The rapid rise in prices of doner kebabs has hit the positions of the German Chancellor
The Germans blame Olaf Scholz for the sharp rise in prices for doner kebabs. Supporters of the left party Die Linke – among those calling for price caps on Germany's extremely popular street food.
Soaring prices for doner kebab have led to growing calls in Germany for a government subsidy program to keep the dish, one of the country's inflation favorites, affordable, as politicians report it comes up frequently in conversations with voters.
According to The Guardian, Chancellor Olaf Scholz is so used to being asked about the price of kebabs during public appearances that his government even posted on social media explaining that price increases are partly due to rising wages and costs. for electricity. “It’s amazing that everywhere I go, mostly from young people, people ask me whether the price of baked goods should be lowered,” says Scholz.
Far-left party Die Linke is the latest to seize on the issue and, in a motion it wants to put before parliament, calls for price caps on doner kebab similar to those introduced in some parts of the country to control high rents fee. It says that in some cities a shawarma already costs €10 (£8.60), down from €4 just two years ago.
The Party of the Left recommends setting a price cap of 4.9 euros and 2.90 euros for young people, especially from low-income groups, for whom this dish — thinly sliced grilled meat, sprinkled with finely chopped vegetables, garlic or chili sauce and wrapped in a tortilla — is a staple food for every day. This means that every family can receive daily doner vouchers.
Sales of the kebab, brought to Germany by Turkish immigrants who adapted it to local tastes, are estimated at 7 billion euros a year in Germany, notes The Guardian .

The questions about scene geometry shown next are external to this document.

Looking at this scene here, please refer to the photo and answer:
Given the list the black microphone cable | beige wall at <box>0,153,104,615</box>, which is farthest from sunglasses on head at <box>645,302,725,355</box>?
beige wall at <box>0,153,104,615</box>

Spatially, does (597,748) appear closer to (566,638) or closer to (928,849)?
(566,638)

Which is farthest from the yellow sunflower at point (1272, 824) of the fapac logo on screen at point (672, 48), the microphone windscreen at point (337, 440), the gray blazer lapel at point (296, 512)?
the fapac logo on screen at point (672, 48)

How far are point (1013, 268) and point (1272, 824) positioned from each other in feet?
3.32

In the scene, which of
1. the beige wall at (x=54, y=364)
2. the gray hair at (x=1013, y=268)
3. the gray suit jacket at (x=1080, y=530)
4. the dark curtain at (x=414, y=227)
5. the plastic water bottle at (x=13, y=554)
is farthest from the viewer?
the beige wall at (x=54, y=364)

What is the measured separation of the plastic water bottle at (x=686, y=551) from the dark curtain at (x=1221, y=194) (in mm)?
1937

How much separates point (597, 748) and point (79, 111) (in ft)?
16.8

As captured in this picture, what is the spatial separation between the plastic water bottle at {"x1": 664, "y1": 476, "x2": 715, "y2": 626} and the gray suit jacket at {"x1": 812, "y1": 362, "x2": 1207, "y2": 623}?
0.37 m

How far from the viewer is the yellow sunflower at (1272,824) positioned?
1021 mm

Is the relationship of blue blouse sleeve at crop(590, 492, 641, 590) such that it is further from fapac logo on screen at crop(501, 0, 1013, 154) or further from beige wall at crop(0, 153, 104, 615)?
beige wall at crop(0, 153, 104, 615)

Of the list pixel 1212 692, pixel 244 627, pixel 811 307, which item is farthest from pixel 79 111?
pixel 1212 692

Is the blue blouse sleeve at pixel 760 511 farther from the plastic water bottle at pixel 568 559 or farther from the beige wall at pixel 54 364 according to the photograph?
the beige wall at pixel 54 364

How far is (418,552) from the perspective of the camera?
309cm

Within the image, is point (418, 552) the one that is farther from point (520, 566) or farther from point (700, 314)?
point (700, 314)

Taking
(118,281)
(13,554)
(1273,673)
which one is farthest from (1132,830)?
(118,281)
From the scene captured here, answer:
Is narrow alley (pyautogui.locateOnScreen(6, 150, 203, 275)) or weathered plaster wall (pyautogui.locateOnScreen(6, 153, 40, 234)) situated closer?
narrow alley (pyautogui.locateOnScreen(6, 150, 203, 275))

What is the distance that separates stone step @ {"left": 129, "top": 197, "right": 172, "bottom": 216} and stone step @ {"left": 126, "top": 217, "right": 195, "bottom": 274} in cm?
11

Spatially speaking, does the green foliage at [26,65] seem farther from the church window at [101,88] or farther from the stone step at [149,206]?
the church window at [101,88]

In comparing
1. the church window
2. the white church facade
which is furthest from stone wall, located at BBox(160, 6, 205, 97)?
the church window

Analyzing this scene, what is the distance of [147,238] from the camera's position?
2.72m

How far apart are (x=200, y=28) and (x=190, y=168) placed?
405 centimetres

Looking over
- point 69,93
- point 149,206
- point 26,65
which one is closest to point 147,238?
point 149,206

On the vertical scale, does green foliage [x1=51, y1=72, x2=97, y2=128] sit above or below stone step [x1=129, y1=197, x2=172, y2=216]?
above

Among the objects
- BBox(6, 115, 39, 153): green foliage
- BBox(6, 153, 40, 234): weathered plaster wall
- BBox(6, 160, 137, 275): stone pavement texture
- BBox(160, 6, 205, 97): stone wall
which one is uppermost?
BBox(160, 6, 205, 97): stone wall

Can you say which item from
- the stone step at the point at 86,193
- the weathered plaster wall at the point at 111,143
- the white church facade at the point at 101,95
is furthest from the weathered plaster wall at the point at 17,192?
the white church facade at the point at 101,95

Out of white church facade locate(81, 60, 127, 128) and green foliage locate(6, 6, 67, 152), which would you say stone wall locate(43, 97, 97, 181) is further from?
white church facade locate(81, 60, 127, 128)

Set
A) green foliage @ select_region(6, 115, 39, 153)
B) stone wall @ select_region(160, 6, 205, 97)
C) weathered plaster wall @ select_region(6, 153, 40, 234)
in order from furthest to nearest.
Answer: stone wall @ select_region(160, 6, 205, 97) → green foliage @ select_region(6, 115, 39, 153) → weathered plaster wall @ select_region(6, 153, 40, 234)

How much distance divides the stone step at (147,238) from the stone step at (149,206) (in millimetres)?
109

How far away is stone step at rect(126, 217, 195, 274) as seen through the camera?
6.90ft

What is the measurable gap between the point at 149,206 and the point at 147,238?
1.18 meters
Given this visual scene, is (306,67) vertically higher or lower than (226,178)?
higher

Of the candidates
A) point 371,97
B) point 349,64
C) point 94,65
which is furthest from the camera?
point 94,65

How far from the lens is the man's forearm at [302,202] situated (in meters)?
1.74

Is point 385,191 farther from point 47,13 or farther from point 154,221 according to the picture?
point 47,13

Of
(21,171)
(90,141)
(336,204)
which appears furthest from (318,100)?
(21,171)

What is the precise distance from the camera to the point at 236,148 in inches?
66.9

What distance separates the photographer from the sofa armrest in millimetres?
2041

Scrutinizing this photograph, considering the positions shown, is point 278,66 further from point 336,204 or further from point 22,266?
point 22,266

Based on the fact that Die Linke estimates that 1.3 billion doners are consumed annually in the country — 400,000 per day in Berlin alone — such a subsidy program would cost 4 billion euros per year.< /p>
Hannah Steinmüller, an MP for the Greens, the party that most often encourages people to give up meat, raised the issue in parliament earlier this year. “For young people now this is a question no less important than where they will move when they leave home. “I know that this is not an everyday issue for many people here,” she told fellow MPs, “and that it can also be a subject of ridicule, but I think as representatives of constituents we have a responsibility to highlight these different points of view.”
Chancellor Scholz, who was approached at an event by a young Turk from Germany and said: “I pay 8 euros… Talk to Putin, I want to pay 4 euros,” ruled out price regulation as “impracticable” in a free market economy. Instead, he praised the European Central Bank's «good job» in bringing down inflation.
In responses on social media, some young people called for Angela Merkel to return as chancellor, arguing that Scholz's predecessor had «kept everything under control» .
Denise, a doner seller at a kiosk near Berlin's Friedrichstraße metro station, where the price has risen from €3.90 to €7 in just over two years, said he doesn't see the possibility of prices falling in soon. “We were forced to raise prices due to sharp increases in rents, energy and food,” he said. “People keep telling us about 'denerflation' as if we are deceiving them, but it is completely out of our control.”